— Start of Material to process —
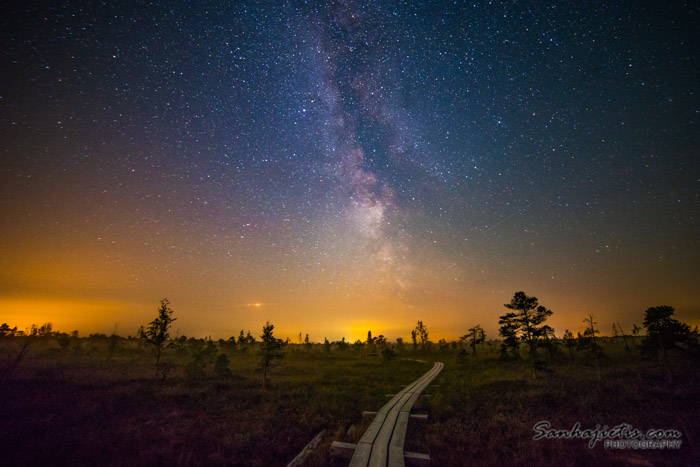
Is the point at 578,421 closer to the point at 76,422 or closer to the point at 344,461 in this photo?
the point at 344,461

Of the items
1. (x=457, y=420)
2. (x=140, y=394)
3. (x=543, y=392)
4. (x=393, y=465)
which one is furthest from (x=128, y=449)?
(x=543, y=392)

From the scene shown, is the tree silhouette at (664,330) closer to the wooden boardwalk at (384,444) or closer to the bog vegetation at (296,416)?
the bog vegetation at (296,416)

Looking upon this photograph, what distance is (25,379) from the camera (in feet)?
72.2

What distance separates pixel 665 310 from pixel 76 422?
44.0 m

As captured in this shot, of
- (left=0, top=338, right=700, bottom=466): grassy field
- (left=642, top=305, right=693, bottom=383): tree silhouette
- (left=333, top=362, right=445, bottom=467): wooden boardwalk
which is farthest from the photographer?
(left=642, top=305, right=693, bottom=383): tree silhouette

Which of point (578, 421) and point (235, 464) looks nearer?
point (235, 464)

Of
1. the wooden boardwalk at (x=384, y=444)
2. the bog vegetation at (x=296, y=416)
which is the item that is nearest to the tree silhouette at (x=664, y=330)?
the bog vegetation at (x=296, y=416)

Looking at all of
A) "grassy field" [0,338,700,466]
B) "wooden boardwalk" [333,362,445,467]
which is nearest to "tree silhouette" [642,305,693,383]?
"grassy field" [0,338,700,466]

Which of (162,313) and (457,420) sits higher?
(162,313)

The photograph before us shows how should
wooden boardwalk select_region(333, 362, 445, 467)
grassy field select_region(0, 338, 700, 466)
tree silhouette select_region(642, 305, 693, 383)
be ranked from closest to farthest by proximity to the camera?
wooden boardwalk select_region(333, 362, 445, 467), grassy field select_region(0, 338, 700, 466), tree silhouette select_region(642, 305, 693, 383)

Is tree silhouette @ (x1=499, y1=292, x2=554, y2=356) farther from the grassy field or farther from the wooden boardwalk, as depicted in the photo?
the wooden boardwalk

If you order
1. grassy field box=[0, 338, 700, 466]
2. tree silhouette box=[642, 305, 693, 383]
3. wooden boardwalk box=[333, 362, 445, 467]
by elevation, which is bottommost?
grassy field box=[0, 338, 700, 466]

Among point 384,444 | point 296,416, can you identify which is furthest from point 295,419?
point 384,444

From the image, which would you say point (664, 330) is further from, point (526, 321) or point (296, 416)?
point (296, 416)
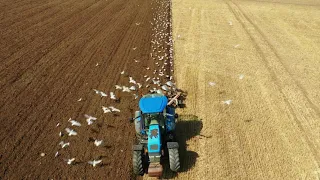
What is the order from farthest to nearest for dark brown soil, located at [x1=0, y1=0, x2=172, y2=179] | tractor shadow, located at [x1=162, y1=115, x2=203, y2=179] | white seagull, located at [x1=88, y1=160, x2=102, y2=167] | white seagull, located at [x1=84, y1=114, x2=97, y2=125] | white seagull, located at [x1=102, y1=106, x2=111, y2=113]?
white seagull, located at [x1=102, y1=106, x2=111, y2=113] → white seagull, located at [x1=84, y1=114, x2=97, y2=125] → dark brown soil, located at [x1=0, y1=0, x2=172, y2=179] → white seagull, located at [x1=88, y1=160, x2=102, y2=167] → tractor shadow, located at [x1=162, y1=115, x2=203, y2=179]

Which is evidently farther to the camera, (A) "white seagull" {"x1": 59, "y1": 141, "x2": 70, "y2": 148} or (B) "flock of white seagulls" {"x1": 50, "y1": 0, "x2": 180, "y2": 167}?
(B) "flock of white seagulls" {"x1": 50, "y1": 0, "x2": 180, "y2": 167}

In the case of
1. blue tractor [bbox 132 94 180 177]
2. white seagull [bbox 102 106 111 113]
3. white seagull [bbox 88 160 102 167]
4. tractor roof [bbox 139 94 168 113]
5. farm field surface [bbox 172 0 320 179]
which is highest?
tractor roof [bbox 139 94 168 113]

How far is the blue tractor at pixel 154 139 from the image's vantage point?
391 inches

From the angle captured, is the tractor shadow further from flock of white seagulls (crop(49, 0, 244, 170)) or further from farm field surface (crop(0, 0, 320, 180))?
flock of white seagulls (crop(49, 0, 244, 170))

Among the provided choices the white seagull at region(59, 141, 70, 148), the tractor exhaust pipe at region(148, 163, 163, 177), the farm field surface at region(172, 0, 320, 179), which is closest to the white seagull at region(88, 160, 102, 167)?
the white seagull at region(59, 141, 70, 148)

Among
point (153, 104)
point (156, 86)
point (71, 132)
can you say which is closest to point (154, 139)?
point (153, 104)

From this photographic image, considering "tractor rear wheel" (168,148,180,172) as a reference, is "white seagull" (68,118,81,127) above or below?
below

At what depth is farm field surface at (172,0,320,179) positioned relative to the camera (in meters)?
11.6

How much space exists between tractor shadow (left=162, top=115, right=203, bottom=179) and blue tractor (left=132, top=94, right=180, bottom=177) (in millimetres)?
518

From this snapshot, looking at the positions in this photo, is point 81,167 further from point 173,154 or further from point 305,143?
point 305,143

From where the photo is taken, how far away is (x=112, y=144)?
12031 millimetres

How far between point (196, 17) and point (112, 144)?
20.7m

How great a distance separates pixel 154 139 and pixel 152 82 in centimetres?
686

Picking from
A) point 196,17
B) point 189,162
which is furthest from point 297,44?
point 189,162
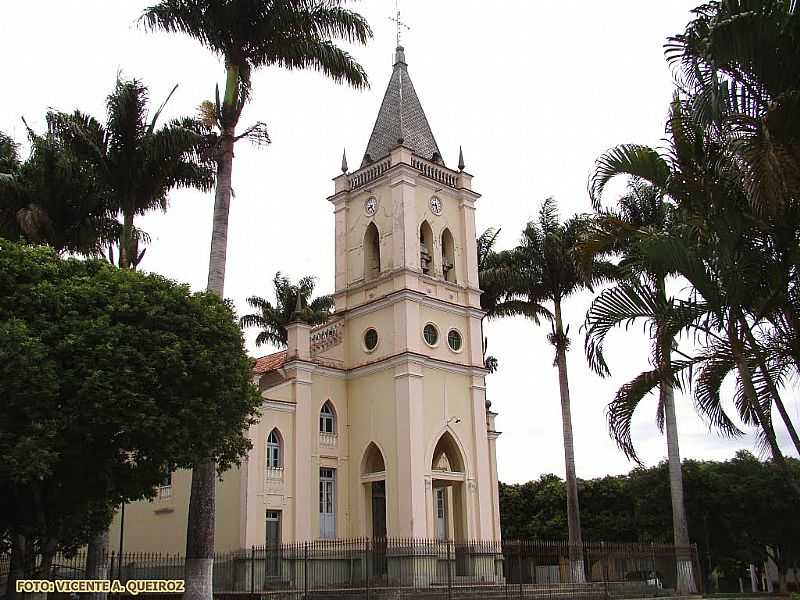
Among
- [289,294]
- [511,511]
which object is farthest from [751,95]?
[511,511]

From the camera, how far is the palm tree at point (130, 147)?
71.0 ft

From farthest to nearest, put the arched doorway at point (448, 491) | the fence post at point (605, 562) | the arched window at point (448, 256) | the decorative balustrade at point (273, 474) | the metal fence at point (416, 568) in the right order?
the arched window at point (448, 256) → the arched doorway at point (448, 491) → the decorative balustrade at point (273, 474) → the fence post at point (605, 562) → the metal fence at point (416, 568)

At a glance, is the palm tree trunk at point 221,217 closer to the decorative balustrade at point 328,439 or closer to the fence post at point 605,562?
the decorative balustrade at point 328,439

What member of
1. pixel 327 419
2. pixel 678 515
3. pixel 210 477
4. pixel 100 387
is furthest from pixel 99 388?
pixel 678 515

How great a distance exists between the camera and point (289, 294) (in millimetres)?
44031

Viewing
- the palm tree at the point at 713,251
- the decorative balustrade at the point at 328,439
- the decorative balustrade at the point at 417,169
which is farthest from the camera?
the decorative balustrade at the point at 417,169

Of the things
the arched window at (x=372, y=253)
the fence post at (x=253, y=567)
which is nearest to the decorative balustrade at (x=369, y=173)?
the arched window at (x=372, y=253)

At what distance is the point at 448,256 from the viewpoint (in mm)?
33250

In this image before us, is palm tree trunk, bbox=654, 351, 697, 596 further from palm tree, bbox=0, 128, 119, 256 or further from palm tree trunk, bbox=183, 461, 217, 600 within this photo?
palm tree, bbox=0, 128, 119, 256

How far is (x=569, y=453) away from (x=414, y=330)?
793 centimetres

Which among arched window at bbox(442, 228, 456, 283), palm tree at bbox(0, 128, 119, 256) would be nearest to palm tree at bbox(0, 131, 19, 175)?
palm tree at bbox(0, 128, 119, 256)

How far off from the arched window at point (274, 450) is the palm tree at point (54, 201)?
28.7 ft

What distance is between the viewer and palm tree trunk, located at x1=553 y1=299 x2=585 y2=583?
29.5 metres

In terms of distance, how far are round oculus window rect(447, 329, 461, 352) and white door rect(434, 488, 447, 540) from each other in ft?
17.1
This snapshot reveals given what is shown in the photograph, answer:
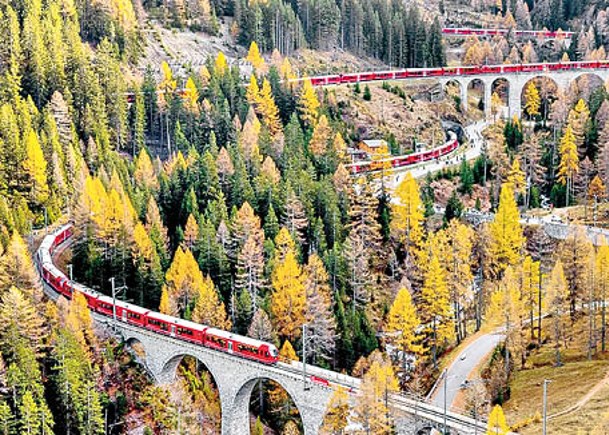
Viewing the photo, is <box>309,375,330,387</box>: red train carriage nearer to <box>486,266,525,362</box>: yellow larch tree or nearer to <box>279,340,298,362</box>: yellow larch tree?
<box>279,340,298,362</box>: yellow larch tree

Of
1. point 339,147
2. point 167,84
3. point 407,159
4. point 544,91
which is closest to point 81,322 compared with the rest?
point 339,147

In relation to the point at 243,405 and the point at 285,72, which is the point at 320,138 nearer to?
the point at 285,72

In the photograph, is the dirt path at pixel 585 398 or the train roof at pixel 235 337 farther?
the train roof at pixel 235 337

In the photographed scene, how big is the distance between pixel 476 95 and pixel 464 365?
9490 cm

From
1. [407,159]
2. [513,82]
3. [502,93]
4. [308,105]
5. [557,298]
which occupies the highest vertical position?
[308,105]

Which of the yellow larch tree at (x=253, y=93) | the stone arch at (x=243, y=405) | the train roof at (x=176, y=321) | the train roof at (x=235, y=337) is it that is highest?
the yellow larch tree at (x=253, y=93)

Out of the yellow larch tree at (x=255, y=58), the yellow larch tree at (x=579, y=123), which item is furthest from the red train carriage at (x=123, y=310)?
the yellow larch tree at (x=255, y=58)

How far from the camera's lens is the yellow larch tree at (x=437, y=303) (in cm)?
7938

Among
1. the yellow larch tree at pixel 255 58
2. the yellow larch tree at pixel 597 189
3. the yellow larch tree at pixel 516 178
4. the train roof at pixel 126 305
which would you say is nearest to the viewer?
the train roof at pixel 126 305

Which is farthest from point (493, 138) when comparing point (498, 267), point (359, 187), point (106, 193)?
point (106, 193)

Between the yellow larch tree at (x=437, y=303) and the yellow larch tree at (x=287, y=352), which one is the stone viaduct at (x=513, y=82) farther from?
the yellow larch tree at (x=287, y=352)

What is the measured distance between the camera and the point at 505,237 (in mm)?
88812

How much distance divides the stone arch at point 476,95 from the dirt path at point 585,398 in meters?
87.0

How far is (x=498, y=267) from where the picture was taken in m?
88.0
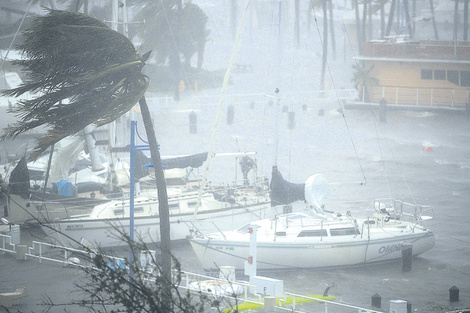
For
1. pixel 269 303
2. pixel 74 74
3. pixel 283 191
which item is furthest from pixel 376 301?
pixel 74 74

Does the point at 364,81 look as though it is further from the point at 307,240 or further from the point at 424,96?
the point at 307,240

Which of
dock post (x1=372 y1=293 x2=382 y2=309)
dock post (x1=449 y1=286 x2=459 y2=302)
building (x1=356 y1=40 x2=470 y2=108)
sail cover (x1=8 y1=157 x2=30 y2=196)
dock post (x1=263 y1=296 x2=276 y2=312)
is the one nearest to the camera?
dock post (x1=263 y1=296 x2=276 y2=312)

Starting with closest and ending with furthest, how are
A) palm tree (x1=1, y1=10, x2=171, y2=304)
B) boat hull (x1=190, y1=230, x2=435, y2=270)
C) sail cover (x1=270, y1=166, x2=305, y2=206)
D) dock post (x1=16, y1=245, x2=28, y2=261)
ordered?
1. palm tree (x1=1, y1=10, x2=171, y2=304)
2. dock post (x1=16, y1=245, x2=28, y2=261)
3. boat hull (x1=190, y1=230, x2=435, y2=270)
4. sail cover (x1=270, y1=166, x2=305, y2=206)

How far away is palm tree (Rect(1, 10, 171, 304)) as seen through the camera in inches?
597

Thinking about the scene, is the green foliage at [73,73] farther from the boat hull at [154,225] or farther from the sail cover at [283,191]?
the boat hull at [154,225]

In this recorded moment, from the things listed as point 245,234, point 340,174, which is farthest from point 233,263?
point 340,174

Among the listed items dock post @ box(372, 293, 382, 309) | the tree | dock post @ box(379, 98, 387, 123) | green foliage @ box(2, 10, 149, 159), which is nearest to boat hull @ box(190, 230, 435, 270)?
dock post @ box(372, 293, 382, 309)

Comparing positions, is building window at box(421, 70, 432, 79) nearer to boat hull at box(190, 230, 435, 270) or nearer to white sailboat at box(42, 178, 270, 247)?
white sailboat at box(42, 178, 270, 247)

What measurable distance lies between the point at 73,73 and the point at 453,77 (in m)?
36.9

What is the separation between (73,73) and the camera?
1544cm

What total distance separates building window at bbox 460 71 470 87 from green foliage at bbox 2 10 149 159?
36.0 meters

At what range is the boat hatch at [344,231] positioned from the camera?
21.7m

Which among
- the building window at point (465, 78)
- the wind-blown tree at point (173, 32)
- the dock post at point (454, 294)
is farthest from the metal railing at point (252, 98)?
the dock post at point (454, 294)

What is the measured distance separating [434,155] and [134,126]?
— End of Material to process —
*Exercise aim:* Gather every line of the items above that contains the word "measured". Case counts, so match only lines where the letters have the same capitalization.

*The answer:*
What is the measured distance between the camera and the point at 505,237 (in mm)?
What is the measured distance separating [434,155] and [134,126]?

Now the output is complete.